McClelland put on surgical gloves. None of the men in the room had changed clothes. At their wrists, the surgical gloves met business suits and pressed white shirt cuffs.

Jenkins had his hands full, but nodded down to Kennedy’s head. He said, “Bob, there’s a wound there.” The head was covered in blood and blood clots, tiny collections of dark red mass. McClelland thought he meant there was a wound at the president’s left temple. Later that gesture would cause some confusion.

McClelland moved to the head of the cart. “Bob, would you hold this retractor?” Perry asked. He handed McClelland an army-navy retractor, a straight metal bar with curves on each end to hold back tissue and allow visibility and access. McClelland leaned over the president’s blue face, over the gape in the back of his head, and took the tool.

For nearly 15 minutes, McClelland held the retractor as blood ran over its edges. As the other doctors labored on Kennedy’s throat and chest or milled around the room, McClelland stood staring at the leader of the free world. His face was 18 inches from the president’s head wound. Kennedy’s eyes bulged slightly from their sockets—the medical term is “protuberant”—common with massive head injuries and increased intracranial pressure. Blood oozed down his cheeks. Some of the hair at the front of his head was still combed.

McClelland looked into the head wound. Stray hairs at the back of the head covered parts of the hole, as did bits of bone, blood, and more blood clots. He watched as a piece of cerebellum slowly slipped from the back of the hole and dropped onto the cart.

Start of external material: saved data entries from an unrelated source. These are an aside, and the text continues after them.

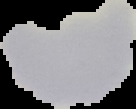

Summary:
  - Result: no malaria parasites seen
  - Image size: 136×109 pixels
  - Image type: cell region segmented out of the field of view; surrounding area masked to black
  - Preparation: thin blood smear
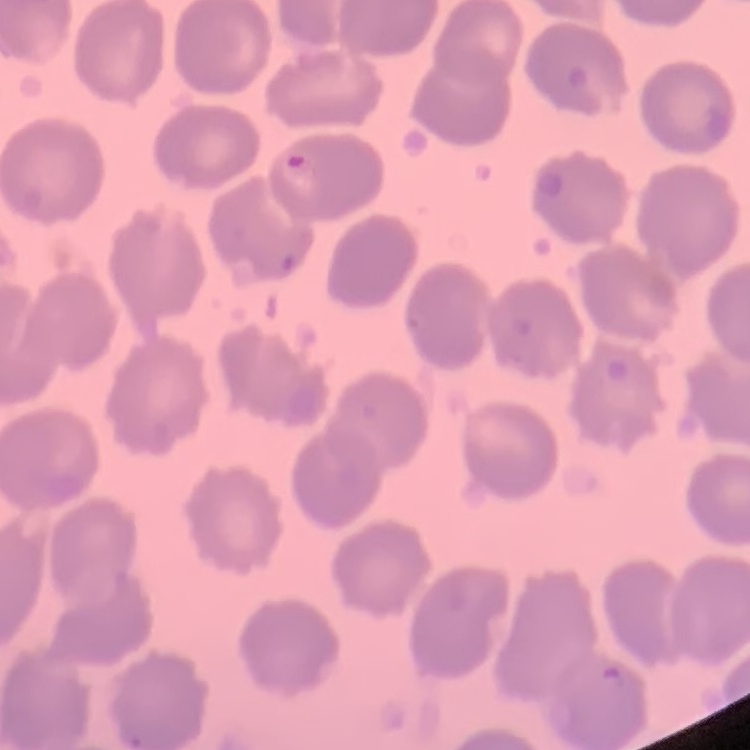

The erythrocytes show no rouleaux formation. Field's or Giemsa stain. Square crop of a larger photomicrograph. Thin blood smear.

(In the room with his students, Dr. McClelland softly touches the rear-right part of his own head. “Right back here,” he tells them. “About like this.” He puts his hands together to signify the size of the wound, about the size of a golf ball. “Clearer in my mind’s eye than maybe you are sitting in front of me right now.”)

Jenkins and McClelland would both testify later that the slimy chunk of tissue they saw plop on the cart was cerebellum. Jenkins, however, changed his mind and decided what he saw must have been cerebrum. It might seem like a minor nuance to casual observers, but no details of the biggest mystery in American history are minor. The difference between cerebellum and cerebrum could mean a difference in the location of the fatal head wound. It could mean a different bullet trajectory, which could indicate where the fatal shot originated.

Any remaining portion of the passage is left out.